Like it or lump it: Coal isn’t going anywhere soon – by Carl Mortished (Globe and Mail – November 19, 2013)

The Globe and Mail is Canada’s national newspaper with the second largest broadsheet circulation in the country. It has enormous influence on Canada’s political and business elite.

Not one but two climate change meetings are currently under way in Warsaw. You may be aware of the conference sponsored by the UN Framework Convention on Climate Change, another effort to agree cuts to carbon emissions after the failure in Copenhagen in 2009. In a provocative gesture, the Polish government is simultaneously hosting a summit meeting of the World Coal Association.

Whether we like it or not, it is the activities of the latter organization which have more significance for human health, wealth and the state of the planet.

Coal is no longer king of energy, it is global emperor. Coal is the fastest-growing source of energy and, according to the International Energy Agency, will remain the top fuel for power generation for the next two decades. Its affordability and accessibility will make it the electricity-generating fuel of choice in Asia, replacing expensive liquefied natural gas.

And while America clips the wings of its domestic coal suppliers, banning new coal-fired power stations that don’t meet stringent emission requirements, Europe has been topping up on U.S. coal, buying more in order to keep a lid on the escalating cost of power for European consumers.

Predictably, Greenpeace is protesting against the presence of coal industry executives, but it would be naive to assume that King Coal has turned up in Warsaw just to sneer at the failed efforts of the climate-change lobby. Coal miners are deeply worried – not just about climate politics, but about health.

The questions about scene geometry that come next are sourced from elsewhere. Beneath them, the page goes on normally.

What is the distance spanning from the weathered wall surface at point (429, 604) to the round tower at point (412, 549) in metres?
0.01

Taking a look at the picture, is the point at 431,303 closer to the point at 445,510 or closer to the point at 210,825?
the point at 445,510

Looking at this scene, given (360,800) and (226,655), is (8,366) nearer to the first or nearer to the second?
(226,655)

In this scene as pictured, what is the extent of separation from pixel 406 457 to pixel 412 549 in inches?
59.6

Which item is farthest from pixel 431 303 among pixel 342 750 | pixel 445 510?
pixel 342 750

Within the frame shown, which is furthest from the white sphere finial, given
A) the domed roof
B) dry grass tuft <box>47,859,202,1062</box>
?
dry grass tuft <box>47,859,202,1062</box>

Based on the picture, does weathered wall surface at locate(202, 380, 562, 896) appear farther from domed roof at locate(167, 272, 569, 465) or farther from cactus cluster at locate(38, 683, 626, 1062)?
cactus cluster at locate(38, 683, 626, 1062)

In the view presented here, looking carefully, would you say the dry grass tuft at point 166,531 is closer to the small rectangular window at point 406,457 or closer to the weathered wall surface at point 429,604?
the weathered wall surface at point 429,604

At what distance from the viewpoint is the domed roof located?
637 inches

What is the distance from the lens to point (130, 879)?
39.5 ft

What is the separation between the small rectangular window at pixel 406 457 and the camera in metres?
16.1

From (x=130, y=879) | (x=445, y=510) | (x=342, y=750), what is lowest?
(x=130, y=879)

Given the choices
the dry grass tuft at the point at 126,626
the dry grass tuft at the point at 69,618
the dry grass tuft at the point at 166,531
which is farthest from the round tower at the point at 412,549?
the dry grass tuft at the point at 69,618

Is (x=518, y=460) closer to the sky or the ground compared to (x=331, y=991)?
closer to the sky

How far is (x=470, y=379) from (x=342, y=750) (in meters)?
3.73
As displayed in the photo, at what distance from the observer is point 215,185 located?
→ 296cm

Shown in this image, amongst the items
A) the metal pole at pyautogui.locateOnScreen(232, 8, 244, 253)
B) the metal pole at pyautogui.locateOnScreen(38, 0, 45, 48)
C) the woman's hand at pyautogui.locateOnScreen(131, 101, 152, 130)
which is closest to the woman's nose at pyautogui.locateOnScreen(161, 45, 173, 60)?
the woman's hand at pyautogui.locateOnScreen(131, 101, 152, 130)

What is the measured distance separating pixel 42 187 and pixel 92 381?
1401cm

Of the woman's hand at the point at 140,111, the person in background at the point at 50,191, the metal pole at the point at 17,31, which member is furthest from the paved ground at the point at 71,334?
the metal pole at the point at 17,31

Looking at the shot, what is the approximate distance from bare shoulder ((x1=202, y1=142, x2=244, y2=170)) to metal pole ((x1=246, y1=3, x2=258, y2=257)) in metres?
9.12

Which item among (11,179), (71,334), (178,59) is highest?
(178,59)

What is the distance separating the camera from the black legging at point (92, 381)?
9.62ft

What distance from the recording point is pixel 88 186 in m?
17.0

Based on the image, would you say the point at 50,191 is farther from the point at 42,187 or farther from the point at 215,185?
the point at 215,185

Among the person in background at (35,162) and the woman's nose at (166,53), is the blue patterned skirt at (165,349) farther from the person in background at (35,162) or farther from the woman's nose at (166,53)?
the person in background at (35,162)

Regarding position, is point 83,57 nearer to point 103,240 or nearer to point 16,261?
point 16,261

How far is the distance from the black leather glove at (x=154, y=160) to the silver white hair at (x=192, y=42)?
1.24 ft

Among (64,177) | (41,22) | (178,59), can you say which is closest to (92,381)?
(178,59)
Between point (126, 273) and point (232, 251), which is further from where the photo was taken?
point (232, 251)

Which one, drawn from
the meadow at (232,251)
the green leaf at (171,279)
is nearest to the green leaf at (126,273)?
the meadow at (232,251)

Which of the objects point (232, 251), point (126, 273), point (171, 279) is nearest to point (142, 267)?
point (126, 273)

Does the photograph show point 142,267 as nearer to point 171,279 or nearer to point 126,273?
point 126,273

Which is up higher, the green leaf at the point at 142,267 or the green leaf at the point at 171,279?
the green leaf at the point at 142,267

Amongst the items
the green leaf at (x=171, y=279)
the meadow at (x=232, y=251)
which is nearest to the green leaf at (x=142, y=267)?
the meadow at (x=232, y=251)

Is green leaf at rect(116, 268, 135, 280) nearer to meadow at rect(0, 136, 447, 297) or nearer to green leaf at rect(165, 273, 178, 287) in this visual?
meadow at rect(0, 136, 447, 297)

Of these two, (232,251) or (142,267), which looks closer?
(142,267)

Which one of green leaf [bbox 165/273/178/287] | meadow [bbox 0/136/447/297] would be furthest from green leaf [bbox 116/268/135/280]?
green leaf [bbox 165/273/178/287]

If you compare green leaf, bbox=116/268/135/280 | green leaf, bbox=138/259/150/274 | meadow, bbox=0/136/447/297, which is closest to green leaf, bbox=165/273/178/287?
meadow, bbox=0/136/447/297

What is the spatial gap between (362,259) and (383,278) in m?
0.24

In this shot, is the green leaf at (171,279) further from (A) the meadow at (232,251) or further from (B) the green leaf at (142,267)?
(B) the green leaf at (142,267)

The biggest threat to the coal industry in the short term is not carbon taxes or permits, but the likelihood of killer smog causing thousands of deaths in a big Asian city, probably in China. The Chinese Communist Party has already signalled that it will no longer put pollution issues on the back burner while it turns up the gas in the economy. A wealthier China wants to be healthier, and that is good for the environment.